AIM OF THE EXERCISE: Start with the first line of the data and end with the line that holds "HAWK GRILLE"; write out each one exactly.

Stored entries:
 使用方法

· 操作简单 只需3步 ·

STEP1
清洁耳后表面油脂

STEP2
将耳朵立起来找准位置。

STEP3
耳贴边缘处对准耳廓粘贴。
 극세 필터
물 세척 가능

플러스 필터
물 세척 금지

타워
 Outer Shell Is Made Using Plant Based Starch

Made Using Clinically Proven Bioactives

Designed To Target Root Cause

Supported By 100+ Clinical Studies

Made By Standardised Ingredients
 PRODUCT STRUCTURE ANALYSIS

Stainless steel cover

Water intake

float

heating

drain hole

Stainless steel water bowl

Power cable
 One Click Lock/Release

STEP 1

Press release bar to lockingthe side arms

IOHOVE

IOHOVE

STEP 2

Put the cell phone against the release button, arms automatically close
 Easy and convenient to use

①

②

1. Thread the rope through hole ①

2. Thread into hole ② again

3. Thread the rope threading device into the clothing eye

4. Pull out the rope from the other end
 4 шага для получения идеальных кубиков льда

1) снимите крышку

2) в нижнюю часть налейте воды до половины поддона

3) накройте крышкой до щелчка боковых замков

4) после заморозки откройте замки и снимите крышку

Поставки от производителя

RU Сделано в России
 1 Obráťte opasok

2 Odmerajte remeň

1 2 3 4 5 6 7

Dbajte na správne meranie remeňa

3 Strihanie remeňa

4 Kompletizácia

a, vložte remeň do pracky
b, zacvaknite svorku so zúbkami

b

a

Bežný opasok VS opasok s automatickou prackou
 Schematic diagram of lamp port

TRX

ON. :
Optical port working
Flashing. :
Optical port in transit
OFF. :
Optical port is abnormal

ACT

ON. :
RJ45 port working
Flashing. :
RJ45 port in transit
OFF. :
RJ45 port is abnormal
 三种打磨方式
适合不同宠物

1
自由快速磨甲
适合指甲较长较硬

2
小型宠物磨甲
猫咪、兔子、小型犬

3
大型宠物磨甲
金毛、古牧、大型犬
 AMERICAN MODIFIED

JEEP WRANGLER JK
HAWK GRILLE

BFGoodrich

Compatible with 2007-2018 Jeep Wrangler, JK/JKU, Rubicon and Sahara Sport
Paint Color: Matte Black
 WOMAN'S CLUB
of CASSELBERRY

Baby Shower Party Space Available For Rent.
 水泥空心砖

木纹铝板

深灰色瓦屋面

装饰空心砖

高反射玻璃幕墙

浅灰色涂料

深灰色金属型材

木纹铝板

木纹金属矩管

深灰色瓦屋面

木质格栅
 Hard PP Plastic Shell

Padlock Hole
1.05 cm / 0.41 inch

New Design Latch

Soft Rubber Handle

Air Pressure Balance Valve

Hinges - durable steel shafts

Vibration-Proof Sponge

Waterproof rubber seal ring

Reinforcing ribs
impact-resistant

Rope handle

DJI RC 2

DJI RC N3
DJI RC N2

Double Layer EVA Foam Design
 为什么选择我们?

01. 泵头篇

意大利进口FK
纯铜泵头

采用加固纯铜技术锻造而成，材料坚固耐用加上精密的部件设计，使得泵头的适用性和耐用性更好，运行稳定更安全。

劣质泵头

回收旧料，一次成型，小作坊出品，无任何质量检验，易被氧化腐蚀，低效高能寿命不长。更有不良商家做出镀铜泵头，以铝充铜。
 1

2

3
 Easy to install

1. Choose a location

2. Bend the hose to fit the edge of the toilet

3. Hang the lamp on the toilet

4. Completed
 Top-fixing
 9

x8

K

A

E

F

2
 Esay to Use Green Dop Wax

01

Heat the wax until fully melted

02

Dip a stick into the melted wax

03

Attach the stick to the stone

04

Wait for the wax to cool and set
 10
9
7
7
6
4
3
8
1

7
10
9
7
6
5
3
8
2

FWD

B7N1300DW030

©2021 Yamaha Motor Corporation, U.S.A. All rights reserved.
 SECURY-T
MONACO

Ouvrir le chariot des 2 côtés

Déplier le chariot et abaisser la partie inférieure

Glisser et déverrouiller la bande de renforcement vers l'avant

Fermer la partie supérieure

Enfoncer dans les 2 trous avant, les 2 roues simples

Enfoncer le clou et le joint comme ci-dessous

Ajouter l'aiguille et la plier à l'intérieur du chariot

RESPONSE TO THIS EXERCISE:
 使用方法

· 操作简单 只需3步 ·

STEP1
清洁耳后表面油脂

STEP2
将耳朵立起来找准位置。

STEP3
耳贴边缘处对准耳廓粘贴。
 극세 필터
물 세척 가능

플러스 필터
물 세척 금지

타워
 Outer Shell Is Made Using Plant Based Starch

Made Using Clinically Proven Bioactives

Designed To Target Root Cause

Supported By 100+ Clinical Studies

Made By Standardised Ingredients
 PRODUCT STRUCTURE ANALYSIS

Stainless steel cover

Water intake

float

heating

drain hole

Stainless steel water bowl

Power cable
 One Click Lock/Release

STEP 1

Press release bar to lockingthe side arms

IOHOVE

IOHOVE

STEP 2

Put the cell phone against the release button, arms automatically close
 Easy and convenient to use

①

②

1. Thread the rope through hole ①

2. Thread into hole ② again

3. Thread the rope threading device into the clothing eye

4. Pull out the rope from the other end
 4 шага для получения идеальных кубиков льда

1) снимите крышку

2) в нижнюю часть налейте воды до половины поддона

3) накройте крышкой до щелчка боковых замков

4) после заморозки откройте замки и снимите крышку

Поставки от производителя

RU Сделано в России
 1 Obráťte opasok

2 Odmerajte remeň

1 2 3 4 5 6 7

Dbajte na správne meranie remeňa

3 Strihanie remeňa

4 Kompletizácia

a, vložte remeň do pracky
b, zacvaknite svorku so zúbkami

b

a

Bežný opasok VS opasok s automatickou prackou
 Schematic diagram of lamp port

TRX

ON. :
Optical port working
Flashing. :
Optical port in transit
OFF. :
Optical port is abnormal

ACT

ON. :
RJ45 port working
Flashing. :
RJ45 port in transit
OFF. :
RJ45 port is abnormal
 三种打磨方式
适合不同宠物

1
自由快速磨甲
适合指甲较长较硬

2
小型宠物磨甲
猫咪、兔子、小型犬

3
大型宠物磨甲
金毛、古牧、大型犬
 AMERICAN MODIFIED

JEEP WRANGLER JK
HAWK GRILLE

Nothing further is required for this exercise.